Motherhood Can Wait… Right?
It was pretty impossible to be a female writer and not be aware of Judith Shulevitz’s Dec. 6 article in The New Republic on the aging of American parents. Not since the premiere of Girls was there such an eruption among the ladyblogs; it seemed as if everyone had her own perspective on the article’s lessons and (to some) insinuations about women and their pesky biological clocks. Yet amid all the blog traffic and fiery debate, my 23-year-old self kept wondering, “So what does this mean for me?”
I didn’t read Shulevitz’s article as a feminist essay as much as a scientific one — and not a particularly shocking one at that. Studies showing increased health risks for babies born to older mothers have been confirmed and in the news for decades. If anything, Shulevitz stressed that the mother’s age wasn’t the only problem at hand; older fathers also increase the risk of health issues in their progeny (again, not exactly news). But the commentary and emotional responses her article churned up made me realize that I should start thinking about my motherhood plans sooner than I anticipated…
First, a message to my family members, friends and suitors: Calm your horses. By no means am I saying I want to have a baby any time soon. It feels strange and ridiculously premature even admitting, at 23 years old, that I want to have children at some point. Though my inability to cook anything other than macaroni and cheese and to properly read a Metro-North schedule reveal just how ill-equipped I am to care for another living creature (potted plants very much included), that’s not why I feel this discussion is so premature. It’s actually because of the way my mother, the woman I respect and admire more than any other, raised me.
You know the stereotype of Jewish mothers who can’t wait for their own children to shack up so they can kvell over grandbabies? Well, my mom has made it clear she can wait. My mother had me when she was 30 years old, more than five years after she got married and years into her career as a lawyer. To her, my choosing marriage and babies over a career — not to mention having fun with friends and generally enjoying my twenty-something freedom — would be imprudent, if not an all-out reckless move. Basically, I’d be throwing my life away.

> **Task description**
Could you transcribe the essay above on motherhood, from "You know the" up to and including "my life away.", word for word?

> **Material provided**
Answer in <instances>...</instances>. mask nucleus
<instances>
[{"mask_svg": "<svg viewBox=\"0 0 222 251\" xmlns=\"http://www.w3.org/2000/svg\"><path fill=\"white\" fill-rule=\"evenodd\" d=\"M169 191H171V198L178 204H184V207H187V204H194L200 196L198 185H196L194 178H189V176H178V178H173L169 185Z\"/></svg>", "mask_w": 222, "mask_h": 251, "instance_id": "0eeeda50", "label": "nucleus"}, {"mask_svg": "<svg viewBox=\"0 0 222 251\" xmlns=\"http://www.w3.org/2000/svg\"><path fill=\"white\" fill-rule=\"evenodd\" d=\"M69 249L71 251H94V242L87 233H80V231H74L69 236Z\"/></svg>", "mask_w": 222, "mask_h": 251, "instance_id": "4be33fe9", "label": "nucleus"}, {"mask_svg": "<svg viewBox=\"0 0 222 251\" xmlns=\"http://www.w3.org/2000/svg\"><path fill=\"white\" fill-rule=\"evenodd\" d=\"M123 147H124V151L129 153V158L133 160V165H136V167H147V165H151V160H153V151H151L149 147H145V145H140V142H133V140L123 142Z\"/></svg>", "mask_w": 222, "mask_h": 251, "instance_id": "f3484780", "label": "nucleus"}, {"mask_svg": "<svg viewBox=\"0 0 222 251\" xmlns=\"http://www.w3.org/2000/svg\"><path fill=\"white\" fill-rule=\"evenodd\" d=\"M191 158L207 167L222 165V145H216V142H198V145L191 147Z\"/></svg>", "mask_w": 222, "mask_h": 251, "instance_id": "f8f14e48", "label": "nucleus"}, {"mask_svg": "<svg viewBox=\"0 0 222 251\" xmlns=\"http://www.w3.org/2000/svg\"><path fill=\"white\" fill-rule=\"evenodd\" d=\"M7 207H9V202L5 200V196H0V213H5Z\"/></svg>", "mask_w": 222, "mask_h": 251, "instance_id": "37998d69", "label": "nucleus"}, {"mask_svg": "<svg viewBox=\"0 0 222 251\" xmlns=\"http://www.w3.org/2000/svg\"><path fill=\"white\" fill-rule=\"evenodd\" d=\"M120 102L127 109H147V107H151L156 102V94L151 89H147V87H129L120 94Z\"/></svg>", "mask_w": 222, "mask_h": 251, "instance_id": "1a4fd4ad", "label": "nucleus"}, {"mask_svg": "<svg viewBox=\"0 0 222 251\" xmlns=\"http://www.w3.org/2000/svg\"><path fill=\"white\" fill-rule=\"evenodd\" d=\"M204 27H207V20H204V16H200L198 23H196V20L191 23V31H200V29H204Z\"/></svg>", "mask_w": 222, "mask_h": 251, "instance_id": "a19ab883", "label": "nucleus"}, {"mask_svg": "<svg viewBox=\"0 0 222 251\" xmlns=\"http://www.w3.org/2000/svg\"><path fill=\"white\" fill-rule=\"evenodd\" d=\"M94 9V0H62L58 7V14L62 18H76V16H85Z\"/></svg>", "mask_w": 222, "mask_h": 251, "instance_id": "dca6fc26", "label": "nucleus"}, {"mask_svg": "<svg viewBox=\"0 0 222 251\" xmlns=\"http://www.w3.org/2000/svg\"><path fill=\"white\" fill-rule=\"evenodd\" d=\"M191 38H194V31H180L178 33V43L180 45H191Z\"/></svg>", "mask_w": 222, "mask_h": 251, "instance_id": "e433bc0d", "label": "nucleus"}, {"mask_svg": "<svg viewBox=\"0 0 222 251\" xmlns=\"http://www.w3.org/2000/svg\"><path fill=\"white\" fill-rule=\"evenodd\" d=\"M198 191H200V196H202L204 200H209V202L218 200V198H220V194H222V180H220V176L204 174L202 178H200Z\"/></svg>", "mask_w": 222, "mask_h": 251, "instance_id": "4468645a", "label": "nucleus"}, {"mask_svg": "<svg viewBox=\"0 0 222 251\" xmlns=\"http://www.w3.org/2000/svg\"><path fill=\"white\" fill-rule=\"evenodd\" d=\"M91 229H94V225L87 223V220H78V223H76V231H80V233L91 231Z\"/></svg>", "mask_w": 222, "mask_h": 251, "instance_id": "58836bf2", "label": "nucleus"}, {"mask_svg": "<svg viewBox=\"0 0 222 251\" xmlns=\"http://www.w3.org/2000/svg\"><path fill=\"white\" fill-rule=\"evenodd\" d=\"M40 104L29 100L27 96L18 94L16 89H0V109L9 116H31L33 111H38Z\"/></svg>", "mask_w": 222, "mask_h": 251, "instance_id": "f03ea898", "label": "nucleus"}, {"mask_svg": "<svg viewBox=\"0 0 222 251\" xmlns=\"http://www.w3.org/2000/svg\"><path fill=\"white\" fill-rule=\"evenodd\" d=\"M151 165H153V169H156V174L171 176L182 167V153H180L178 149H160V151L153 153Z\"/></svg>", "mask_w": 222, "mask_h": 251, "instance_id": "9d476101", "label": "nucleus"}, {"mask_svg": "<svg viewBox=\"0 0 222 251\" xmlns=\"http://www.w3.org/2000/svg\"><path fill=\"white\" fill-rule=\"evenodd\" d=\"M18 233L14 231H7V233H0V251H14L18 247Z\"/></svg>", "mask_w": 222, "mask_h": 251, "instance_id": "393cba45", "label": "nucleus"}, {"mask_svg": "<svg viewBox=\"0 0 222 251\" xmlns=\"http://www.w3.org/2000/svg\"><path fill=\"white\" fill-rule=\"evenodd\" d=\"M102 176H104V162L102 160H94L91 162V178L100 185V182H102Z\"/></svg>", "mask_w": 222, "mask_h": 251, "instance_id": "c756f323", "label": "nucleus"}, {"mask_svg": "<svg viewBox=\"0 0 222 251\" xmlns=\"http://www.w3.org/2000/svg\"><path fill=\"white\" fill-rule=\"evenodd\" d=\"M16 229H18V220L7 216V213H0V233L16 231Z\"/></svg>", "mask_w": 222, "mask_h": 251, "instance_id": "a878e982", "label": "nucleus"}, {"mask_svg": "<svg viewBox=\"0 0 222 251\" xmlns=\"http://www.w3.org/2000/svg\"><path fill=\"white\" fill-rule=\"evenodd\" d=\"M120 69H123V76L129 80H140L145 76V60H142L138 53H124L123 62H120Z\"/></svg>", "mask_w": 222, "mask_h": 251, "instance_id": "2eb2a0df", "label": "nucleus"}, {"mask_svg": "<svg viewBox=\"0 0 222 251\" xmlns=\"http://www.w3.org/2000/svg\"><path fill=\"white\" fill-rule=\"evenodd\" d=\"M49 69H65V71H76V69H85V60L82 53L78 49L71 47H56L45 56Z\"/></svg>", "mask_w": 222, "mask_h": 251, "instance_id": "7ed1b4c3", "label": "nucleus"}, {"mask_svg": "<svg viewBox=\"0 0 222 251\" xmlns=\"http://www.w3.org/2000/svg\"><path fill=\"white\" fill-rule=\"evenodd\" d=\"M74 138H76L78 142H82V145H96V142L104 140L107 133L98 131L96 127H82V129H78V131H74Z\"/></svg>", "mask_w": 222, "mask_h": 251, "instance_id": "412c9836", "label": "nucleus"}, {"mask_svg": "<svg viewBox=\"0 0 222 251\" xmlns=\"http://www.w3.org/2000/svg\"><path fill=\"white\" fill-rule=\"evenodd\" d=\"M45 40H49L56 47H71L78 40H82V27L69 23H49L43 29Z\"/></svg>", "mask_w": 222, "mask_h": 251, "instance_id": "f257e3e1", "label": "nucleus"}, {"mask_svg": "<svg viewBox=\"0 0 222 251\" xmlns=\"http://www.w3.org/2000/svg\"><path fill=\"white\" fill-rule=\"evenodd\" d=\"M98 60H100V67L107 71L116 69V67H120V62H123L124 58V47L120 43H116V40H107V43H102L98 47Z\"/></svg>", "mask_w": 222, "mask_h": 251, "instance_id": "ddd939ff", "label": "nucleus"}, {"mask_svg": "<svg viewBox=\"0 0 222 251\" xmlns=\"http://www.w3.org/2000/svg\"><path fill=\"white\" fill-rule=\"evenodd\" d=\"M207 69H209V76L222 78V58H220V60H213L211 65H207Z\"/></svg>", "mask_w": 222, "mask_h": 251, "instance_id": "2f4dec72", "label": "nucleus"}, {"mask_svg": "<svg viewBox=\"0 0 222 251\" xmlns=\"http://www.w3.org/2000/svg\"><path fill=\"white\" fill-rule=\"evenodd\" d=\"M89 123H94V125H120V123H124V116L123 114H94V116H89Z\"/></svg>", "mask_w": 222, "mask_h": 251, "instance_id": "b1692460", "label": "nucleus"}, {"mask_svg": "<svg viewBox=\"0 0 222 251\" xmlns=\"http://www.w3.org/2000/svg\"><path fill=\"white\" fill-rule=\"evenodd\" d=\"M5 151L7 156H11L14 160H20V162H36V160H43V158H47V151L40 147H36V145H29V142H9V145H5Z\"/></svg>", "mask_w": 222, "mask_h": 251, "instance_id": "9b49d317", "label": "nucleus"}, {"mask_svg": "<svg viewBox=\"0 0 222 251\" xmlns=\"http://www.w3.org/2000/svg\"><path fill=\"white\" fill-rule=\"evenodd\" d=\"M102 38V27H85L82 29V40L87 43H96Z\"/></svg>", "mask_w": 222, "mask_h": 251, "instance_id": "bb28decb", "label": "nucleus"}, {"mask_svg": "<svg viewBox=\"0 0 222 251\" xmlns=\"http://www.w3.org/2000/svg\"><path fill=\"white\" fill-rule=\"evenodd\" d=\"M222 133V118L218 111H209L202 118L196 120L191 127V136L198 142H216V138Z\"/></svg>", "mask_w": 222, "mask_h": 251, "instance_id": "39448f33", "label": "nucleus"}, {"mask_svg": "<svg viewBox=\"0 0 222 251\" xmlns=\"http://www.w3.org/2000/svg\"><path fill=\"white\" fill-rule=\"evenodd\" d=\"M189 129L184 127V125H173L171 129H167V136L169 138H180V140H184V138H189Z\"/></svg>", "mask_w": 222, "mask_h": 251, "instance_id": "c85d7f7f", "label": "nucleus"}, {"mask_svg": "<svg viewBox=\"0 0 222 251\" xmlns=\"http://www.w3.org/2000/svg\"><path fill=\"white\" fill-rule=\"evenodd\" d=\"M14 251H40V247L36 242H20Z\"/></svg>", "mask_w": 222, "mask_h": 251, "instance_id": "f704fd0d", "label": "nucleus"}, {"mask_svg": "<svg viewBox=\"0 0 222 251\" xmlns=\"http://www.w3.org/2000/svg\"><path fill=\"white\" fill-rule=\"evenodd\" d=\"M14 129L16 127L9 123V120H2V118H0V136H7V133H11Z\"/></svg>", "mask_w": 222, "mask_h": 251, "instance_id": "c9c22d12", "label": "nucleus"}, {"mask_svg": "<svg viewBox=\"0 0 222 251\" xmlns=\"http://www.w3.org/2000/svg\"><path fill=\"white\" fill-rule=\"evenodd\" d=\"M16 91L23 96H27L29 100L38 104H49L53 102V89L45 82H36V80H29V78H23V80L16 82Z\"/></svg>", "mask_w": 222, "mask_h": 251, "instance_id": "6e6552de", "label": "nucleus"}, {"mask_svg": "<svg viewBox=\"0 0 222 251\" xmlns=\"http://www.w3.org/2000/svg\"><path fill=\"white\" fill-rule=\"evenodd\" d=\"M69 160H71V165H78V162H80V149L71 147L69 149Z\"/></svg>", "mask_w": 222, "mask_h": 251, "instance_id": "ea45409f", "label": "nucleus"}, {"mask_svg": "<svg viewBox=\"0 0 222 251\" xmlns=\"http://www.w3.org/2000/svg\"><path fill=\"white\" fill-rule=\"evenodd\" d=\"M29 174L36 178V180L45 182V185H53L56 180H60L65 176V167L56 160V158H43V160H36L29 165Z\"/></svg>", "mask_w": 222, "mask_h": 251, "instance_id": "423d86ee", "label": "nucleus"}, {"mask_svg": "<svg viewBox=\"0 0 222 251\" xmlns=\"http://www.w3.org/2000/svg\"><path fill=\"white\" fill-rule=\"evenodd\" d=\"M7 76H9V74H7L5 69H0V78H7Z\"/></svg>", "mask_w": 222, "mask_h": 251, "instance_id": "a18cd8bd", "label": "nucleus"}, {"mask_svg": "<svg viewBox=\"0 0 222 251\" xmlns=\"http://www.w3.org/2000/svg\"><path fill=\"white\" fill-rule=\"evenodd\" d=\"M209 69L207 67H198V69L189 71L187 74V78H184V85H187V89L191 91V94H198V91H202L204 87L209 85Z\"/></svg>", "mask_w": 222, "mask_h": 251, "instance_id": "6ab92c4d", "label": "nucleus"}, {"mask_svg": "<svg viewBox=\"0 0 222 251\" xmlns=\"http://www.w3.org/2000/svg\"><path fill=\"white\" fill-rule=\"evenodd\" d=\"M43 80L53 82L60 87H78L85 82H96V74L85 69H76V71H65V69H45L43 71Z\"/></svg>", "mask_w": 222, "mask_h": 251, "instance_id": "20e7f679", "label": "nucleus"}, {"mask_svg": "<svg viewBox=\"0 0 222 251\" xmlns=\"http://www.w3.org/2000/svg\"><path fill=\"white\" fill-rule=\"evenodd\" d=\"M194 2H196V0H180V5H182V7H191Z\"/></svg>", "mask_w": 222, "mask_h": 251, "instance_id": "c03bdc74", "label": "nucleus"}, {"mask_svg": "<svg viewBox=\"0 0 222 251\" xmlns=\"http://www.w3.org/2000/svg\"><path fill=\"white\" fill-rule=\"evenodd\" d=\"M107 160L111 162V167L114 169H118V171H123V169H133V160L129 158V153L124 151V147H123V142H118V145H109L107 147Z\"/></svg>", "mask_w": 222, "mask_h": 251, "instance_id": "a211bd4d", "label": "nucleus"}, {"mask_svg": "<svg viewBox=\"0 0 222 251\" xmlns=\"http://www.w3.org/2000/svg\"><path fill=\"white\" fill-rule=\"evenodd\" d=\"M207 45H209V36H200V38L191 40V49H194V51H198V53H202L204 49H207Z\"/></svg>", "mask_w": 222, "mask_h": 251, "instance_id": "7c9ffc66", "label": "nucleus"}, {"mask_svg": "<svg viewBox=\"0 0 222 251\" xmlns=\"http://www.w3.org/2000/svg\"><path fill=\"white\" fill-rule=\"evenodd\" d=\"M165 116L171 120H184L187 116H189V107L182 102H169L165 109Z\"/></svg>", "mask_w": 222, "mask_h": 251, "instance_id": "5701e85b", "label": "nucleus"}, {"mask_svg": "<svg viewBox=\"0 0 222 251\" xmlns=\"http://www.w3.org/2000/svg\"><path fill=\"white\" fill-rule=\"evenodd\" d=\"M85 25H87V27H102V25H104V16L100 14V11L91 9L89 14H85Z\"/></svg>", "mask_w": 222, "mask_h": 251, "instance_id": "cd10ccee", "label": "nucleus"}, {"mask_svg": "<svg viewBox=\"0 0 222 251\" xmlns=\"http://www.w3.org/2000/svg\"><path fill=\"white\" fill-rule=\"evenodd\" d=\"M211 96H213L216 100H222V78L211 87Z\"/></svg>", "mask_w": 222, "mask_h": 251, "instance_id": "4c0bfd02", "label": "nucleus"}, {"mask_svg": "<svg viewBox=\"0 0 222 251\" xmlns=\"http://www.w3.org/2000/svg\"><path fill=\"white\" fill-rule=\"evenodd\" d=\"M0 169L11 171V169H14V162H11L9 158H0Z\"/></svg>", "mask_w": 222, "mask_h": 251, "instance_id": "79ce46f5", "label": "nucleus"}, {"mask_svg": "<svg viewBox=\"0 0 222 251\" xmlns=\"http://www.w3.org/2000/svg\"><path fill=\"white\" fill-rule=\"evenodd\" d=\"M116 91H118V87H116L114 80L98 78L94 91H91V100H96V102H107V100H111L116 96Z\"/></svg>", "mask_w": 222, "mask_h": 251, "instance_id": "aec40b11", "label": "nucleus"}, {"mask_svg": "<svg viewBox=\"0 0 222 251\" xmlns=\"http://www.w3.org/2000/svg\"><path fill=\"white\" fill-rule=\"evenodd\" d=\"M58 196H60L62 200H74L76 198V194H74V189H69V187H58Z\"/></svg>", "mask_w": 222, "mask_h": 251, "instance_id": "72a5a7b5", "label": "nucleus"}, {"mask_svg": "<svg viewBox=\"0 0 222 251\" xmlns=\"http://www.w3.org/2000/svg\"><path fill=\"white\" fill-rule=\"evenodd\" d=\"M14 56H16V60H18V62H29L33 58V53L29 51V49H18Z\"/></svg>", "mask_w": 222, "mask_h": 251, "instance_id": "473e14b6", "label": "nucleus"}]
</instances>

> **Completed task**
You know the stereotype of Jewish mothers who can’t wait for their own children to shack up so they can kvell over grandbabies? Well, my mom has made it clear she can wait. My mother had me when she was 30 years old, more than five years after she got married and years into her career as a lawyer. To her, my choosing marriage and babies over a career — not to mention having fun with friends and generally enjoying my twenty-something freedom — would be imprudent, if not an all-out reckless move. Basically, I’d be throwing my life away.